» What the task requires:
Could you rewrite the rows below as a single numbered list, one line per number, with every blank line dropped?

» Stored records:
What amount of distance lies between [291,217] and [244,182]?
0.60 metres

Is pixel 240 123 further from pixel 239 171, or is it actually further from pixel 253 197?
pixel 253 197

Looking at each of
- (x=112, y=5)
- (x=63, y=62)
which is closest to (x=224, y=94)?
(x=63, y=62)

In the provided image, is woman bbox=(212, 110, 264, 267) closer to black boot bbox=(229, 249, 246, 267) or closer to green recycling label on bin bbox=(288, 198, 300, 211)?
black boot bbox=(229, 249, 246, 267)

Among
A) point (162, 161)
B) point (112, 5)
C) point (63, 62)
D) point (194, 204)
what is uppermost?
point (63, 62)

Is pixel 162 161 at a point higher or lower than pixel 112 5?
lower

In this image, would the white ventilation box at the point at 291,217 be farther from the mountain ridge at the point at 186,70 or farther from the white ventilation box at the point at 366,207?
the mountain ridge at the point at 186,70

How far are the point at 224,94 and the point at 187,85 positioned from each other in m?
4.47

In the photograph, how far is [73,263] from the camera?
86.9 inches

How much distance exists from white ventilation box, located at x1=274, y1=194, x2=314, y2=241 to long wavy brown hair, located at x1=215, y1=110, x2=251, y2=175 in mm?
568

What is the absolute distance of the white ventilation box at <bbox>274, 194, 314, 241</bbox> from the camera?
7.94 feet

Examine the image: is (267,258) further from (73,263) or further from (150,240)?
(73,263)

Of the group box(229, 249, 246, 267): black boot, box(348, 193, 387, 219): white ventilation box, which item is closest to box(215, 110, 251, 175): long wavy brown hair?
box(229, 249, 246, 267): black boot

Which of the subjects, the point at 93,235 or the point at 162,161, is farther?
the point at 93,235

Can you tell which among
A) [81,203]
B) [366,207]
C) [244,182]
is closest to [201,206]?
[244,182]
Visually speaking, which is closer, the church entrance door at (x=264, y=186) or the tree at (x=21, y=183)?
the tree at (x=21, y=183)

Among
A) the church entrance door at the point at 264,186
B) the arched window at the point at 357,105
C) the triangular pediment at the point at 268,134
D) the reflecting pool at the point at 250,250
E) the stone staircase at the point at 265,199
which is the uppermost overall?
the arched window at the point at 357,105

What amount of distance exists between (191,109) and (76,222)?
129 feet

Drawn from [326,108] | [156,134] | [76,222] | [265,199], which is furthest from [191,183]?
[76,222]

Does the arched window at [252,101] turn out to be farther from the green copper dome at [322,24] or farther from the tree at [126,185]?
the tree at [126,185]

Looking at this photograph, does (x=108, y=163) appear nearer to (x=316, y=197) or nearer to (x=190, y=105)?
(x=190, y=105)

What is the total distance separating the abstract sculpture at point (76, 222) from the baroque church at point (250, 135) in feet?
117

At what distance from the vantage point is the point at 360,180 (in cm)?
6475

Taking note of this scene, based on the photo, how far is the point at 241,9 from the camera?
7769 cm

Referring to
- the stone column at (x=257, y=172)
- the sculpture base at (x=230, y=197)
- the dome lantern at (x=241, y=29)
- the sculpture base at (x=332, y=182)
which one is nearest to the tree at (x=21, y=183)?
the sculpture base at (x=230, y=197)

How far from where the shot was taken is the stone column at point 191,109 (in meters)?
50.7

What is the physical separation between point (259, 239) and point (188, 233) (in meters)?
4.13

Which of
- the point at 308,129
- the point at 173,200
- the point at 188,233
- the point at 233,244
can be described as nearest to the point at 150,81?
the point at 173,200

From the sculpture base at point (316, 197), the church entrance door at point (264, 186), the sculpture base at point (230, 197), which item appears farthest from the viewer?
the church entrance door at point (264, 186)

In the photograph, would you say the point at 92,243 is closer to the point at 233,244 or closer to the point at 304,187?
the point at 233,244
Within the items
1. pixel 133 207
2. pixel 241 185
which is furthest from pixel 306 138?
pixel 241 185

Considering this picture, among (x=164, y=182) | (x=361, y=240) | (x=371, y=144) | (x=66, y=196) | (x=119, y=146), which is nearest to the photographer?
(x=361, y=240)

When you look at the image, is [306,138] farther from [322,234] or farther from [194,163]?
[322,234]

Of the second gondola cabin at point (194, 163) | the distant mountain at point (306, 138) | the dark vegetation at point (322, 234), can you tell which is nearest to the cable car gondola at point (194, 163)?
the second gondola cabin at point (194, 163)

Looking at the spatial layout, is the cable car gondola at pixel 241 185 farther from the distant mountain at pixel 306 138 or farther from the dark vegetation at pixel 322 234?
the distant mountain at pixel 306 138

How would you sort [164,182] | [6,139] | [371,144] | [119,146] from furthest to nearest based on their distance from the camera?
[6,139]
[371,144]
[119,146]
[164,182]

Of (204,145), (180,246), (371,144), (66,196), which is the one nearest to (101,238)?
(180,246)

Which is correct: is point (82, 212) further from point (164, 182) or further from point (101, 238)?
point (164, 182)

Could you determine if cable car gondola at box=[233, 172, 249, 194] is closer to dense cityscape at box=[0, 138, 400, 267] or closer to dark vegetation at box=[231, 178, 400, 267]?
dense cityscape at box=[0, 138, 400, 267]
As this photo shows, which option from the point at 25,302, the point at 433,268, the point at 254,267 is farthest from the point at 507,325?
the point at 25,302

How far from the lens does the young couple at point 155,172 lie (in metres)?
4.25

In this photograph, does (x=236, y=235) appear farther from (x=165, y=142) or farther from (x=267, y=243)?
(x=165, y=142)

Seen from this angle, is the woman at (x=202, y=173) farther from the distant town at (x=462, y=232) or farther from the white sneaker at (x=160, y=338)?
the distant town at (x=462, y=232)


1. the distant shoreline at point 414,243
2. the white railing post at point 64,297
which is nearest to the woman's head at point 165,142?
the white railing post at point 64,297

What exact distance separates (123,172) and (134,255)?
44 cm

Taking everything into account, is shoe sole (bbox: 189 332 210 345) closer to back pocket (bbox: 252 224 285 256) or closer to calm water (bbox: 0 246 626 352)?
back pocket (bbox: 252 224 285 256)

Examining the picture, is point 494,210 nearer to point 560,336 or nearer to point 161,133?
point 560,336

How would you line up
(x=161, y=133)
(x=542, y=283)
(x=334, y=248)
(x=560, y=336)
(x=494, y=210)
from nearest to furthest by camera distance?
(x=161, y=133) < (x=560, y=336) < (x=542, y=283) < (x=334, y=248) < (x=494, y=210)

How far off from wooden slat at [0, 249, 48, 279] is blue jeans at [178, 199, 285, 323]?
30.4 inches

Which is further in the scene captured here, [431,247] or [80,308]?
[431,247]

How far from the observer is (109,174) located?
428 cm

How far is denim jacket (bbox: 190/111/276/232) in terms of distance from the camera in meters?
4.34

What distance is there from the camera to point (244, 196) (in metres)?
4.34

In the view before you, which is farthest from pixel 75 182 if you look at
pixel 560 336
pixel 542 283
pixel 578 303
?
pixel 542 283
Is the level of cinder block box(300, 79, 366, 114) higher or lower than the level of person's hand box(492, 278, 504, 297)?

» In response:
1. What amount of distance lies between [291,217] and [244,182]?
2. 0.60 metres
3. Is pixel 240 123 further from pixel 239 171, or is it actually further from pixel 253 197?
4. pixel 253 197
5. Looking at each of
6. - (x=112, y=5)
7. - (x=63, y=62)
8. which is closest to (x=224, y=94)?
9. (x=63, y=62)
10. In the provided image, is woman bbox=(212, 110, 264, 267) closer to black boot bbox=(229, 249, 246, 267) or closer to green recycling label on bin bbox=(288, 198, 300, 211)?
11. black boot bbox=(229, 249, 246, 267)
12. Among
13. A) point (162, 161)
14. B) point (112, 5)
15. C) point (63, 62)
16. D) point (194, 204)
17. what is uppermost?
18. point (63, 62)
19. Is pixel 162 161 at a point higher or lower than pixel 112 5?
20. lower
21. In this image, would the white ventilation box at the point at 291,217 be farther from the mountain ridge at the point at 186,70 or farther from the white ventilation box at the point at 366,207?
22. the mountain ridge at the point at 186,70
23. How far are the point at 224,94 and the point at 187,85 positioned from each other in m?
24. 4.47
25. In the photograph, how far is [73,263] from the camera?
26. 86.9 inches
27. How much distance exists from white ventilation box, located at x1=274, y1=194, x2=314, y2=241 to long wavy brown hair, located at x1=215, y1=110, x2=251, y2=175 in mm?
28. 568
29. What is the absolute distance of the white ventilation box at <bbox>274, 194, 314, 241</bbox> from the camera?
30. 7.94 feet
31. Examine the image: is (267,258) further from (73,263) or further from (150,240)?
32. (73,263)
33. Of the group box(229, 249, 246, 267): black boot, box(348, 193, 387, 219): white ventilation box, which item is closest to box(215, 110, 251, 175): long wavy brown hair?
34. box(229, 249, 246, 267): black boot
35. Which of the subjects, the point at 93,235 or the point at 162,161, is farther?
36. the point at 93,235
37. Can you tell which among
38. A) [81,203]
39. B) [366,207]
40. C) [244,182]
41. is closest to [201,206]?
42. [244,182]
43. Visually speaking, which is closer, the church entrance door at (x=264, y=186) or the tree at (x=21, y=183)?
44. the tree at (x=21, y=183)
45. Among
46. A) the church entrance door at the point at 264,186
47. B) the arched window at the point at 357,105
48. C) the triangular pediment at the point at 268,134
49. D) the reflecting pool at the point at 250,250
50. E) the stone staircase at the point at 265,199
51. which is the uppermost overall?
52. the arched window at the point at 357,105
53. What amount of distance exists between (191,109) and (76,222)?
54. 129 feet
55. Drawn from [326,108] | [156,134] | [76,222] | [265,199], which is furthest from [191,183]?
56. [76,222]
57. Does the arched window at [252,101] turn out to be farther from the green copper dome at [322,24] or farther from the tree at [126,185]?
58. the tree at [126,185]
59. Looking at this photograph, does (x=108, y=163) appear nearer to (x=316, y=197) or nearer to (x=190, y=105)?
60. (x=190, y=105)
61. What is the total distance separating the abstract sculpture at point (76, 222) from the baroque church at point (250, 135) in feet?
62. 117
63. At what distance from the vantage point is the point at 360,180 (in cm)?
64. 6475
65. Taking note of this scene, based on the photo, how far is the point at 241,9 from the camera?
66. 7769 cm
67. Referring to
68. - the stone column at (x=257, y=172)
69. - the sculpture base at (x=230, y=197)
70. - the dome lantern at (x=241, y=29)
71. - the sculpture base at (x=332, y=182)
72. which one is nearest to the tree at (x=21, y=183)?
73. the sculpture base at (x=230, y=197)
74. How far from where the shot was taken is the stone column at point 191,109 (in meters)?
75. 50.7
76. What is the physical separation between point (259, 239) and point (188, 233) (in meters)?
77. 4.13
78. Which of
79. - the point at 308,129
80. - the point at 173,200
81. - the point at 188,233
82. - the point at 233,244
83. can be described as nearest to the point at 150,81?
84. the point at 173,200
85. From the sculpture base at point (316, 197), the church entrance door at point (264, 186), the sculpture base at point (230, 197), which item appears farthest from the viewer?
86. the church entrance door at point (264, 186)
87. In the photograph, would you say the point at 92,243 is closer to the point at 233,244 or closer to the point at 304,187?
88. the point at 233,244
89. Within the items
90. 1. pixel 133 207
91. 2. pixel 241 185
92. which is furthest from pixel 306 138?
93. pixel 241 185
94. Considering this picture, among (x=164, y=182) | (x=361, y=240) | (x=371, y=144) | (x=66, y=196) | (x=119, y=146), which is nearest to the photographer?
95. (x=361, y=240)
96. When you look at the image, is [306,138] farther from [322,234] or farther from [194,163]?
97. [322,234]
98. Of the second gondola cabin at point (194, 163) | the distant mountain at point (306, 138) | the dark vegetation at point (322, 234), can you tell which is nearest to the cable car gondola at point (194, 163)?
99. the second gondola cabin at point (194, 163)
100. Looking at the spatial layout, is the cable car gondola at pixel 241 185 farther from the distant mountain at pixel 306 138 or farther from the dark vegetation at pixel 322 234?
101. the distant mountain at pixel 306 138
102. How would you sort [164,182] | [6,139] | [371,144] | [119,146] from furthest to nearest based on their distance from the camera?
103. [6,139]
104. [371,144]
105. [119,146]
106. [164,182]
107. Of (204,145), (180,246), (371,144), (66,196), which is the one nearest to (101,238)?
108. (180,246)
109. Which is correct: is point (82, 212) further from point (164, 182) or further from point (101, 238)?
110. point (164, 182)
111. Could you determine if cable car gondola at box=[233, 172, 249, 194] is closer to dense cityscape at box=[0, 138, 400, 267] or closer to dark vegetation at box=[231, 178, 400, 267]?
112. dense cityscape at box=[0, 138, 400, 267]
113. As this photo shows, which option from the point at 25,302, the point at 433,268, the point at 254,267 is farthest from the point at 507,325?
114. the point at 25,302
115. How far from the lens does the young couple at point 155,172 lie (in metres)?
116. 4.25
117. In this photograph, does (x=236, y=235) appear farther from (x=165, y=142) or farther from (x=267, y=243)?
118. (x=165, y=142)
119. Seen from this angle, is the woman at (x=202, y=173) farther from the distant town at (x=462, y=232) or farther from the white sneaker at (x=160, y=338)?
120. the distant town at (x=462, y=232)
121. 1. the distant shoreline at point 414,243
122. 2. the white railing post at point 64,297
123. which is nearest to the woman's head at point 165,142?
124. the white railing post at point 64,297
125. What exact distance separates (123,172) and (134,255)?
126. 44 cm
127. Taking everything into account, is shoe sole (bbox: 189 332 210 345) closer to back pocket (bbox: 252 224 285 256) or closer to calm water (bbox: 0 246 626 352)?
128. back pocket (bbox: 252 224 285 256)
129. Examining the picture, is point 494,210 nearer to point 560,336 or nearer to point 161,133?
130. point 560,336
131. How would you line up
132. (x=161, y=133)
133. (x=542, y=283)
134. (x=334, y=248)
135. (x=560, y=336)
136. (x=494, y=210)
137. from nearest to furthest by camera distance?
138. (x=161, y=133) < (x=560, y=336) < (x=542, y=283) < (x=334, y=248) < (x=494, y=210)
139. How far off from wooden slat at [0, 249, 48, 279] is blue jeans at [178, 199, 285, 323]?
140. 30.4 inches
141. Which is further in the scene captured here, [431,247] or [80,308]?
142. [431,247]
143. How far from the observer is (109,174) located?
144. 428 cm
145. How far is denim jacket (bbox: 190/111/276/232) in terms of distance from the camera in meters?
146. 4.34
147. What distance is there from the camera to point (244, 196) (in metres)?
148. 4.34
149. In the view before you, which is farthest from pixel 75 182 if you look at
150. pixel 560 336
151. pixel 542 283
152. pixel 578 303
153. ?
154. pixel 542 283
155. Is the level of cinder block box(300, 79, 366, 114) higher or lower than the level of person's hand box(492, 278, 504, 297)?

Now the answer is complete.